Thomas and I are placed into the airlock and the clock is running. There is barely room to move. Tasks which were relatively easy in scuba gear the day before require ridiculous amounts of concentration, effort and time and after 20 minutes all we have achieved is to open the hatch, install a hatch seal protector and egress the airlock with all our kit. We move along our planned route attaching our safety tethers ‘via ferrata’ style to the handrails, with always two points of contact. Every move is being watched by several cameras and we know that any mistake will be pounced upon, for good reason - the odds of successful rescue for an astronaut ‘lost in space’ are not good. As each task is accomplished I can feel the strength being sapped from my arms and fingers. The suit has expanded and doesn’t fit too well anymore but I’m happy I’ll complete the EVA with some energy to spare. That is, until I realise that Thomas has been instructed to ‘play’ unconscious – an emergency situation that requires one astronaut to recover the other to the airlock, doing all the drills alone. It’s going to be a long morning! After about 3 and half hours underwater we are finally back on dry land, delighted to have successfully completed our first ‘suited’ dive. After such a strange and unique experience it seems perfectly normal that the first thing that happens as we step out of our suits is to be handed a cup of hot tea by a kind Russian doctor – how civilised is that!

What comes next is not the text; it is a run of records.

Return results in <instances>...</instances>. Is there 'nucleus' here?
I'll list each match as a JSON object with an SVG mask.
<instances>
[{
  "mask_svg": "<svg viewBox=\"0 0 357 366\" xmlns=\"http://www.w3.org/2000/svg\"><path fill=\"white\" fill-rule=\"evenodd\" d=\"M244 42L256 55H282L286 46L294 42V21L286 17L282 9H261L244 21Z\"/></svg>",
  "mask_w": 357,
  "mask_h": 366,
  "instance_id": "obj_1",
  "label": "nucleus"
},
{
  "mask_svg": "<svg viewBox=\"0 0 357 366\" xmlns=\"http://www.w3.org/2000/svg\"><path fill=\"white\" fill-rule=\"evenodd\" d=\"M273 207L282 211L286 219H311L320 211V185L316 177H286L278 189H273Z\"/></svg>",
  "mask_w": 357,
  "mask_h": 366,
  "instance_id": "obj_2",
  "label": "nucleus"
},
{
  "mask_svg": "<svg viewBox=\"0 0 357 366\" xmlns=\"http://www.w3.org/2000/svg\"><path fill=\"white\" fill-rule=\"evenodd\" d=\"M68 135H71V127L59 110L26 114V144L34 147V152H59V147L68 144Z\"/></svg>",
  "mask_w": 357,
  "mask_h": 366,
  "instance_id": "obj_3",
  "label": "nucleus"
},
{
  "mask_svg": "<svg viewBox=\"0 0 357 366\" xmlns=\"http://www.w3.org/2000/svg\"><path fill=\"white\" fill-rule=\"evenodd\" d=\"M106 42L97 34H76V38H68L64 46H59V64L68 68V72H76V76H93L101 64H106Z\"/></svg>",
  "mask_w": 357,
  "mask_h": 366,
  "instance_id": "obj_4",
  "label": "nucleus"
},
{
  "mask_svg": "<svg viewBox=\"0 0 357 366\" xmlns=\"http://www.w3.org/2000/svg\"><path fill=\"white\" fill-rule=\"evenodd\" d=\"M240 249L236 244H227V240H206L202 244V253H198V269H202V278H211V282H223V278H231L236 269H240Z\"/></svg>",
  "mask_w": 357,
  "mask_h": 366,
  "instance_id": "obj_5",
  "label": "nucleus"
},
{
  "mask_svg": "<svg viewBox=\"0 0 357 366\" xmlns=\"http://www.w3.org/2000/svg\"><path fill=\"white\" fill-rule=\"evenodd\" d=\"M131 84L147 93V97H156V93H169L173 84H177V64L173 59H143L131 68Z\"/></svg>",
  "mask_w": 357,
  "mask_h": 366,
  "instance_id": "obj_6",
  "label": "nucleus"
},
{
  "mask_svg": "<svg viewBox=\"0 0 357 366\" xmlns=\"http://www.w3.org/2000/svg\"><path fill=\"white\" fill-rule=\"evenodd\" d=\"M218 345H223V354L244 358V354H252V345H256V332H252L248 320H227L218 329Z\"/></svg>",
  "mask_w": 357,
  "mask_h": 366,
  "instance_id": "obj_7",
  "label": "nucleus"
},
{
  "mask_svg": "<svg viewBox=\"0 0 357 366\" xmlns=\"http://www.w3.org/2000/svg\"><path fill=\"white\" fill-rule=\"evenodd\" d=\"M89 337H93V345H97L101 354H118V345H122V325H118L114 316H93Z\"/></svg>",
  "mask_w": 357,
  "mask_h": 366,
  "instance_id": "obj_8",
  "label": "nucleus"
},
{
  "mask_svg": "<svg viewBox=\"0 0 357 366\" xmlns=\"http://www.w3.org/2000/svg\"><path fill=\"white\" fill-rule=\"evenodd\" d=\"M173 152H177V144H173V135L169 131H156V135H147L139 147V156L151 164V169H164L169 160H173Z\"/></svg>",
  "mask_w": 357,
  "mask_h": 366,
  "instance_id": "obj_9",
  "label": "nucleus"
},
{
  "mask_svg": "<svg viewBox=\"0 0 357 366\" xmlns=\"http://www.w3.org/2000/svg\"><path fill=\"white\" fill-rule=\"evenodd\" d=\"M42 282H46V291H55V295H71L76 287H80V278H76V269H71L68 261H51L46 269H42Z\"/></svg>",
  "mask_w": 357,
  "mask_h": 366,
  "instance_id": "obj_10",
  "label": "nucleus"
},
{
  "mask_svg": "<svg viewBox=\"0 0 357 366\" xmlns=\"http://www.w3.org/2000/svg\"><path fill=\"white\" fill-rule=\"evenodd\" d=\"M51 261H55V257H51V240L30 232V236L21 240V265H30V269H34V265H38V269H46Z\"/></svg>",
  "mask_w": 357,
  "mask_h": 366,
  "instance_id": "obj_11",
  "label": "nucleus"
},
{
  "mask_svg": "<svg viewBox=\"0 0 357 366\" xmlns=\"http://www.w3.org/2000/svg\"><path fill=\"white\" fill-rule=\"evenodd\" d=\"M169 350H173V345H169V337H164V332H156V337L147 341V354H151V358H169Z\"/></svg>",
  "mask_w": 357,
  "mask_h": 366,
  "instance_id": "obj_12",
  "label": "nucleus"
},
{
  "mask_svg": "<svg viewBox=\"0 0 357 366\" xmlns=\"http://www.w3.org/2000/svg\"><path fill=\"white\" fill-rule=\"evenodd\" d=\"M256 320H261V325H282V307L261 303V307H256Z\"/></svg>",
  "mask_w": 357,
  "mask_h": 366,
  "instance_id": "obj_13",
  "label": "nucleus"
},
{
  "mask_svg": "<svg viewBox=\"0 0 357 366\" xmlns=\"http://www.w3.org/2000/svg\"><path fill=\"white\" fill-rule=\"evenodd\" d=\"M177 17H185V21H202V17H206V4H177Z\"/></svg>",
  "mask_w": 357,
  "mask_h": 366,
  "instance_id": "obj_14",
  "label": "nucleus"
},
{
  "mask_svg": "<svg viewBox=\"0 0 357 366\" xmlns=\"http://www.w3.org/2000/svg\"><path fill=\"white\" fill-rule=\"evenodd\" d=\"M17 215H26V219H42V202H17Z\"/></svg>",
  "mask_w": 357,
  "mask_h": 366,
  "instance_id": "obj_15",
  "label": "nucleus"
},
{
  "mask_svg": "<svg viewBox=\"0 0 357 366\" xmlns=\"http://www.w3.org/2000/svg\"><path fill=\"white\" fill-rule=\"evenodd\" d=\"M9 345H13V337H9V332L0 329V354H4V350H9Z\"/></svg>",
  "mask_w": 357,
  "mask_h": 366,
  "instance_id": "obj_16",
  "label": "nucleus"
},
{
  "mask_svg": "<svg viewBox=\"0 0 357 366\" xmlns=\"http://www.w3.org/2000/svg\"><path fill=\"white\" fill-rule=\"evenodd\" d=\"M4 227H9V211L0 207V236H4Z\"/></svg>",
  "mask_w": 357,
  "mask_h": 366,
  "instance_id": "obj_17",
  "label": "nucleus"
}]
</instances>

An EVA is probably the most physically demanding task an astronaut can undertake. In hindsight, Bruce McCandless may not have been “surveying the Universe at will” - he was probably trying desperately to bend his fingers to reach the thruster control and return to the Shuttle, with sweat stinging his eyes and a microphone sticking up his nose - nursing sore elbows and fingers and suffering complete and utter muscle fatigue. Does that in any way spoil the image for me? Not one bit – if anything I look at that picture today with greater wonder, admiration and inspiration than I did 5 weeks ago.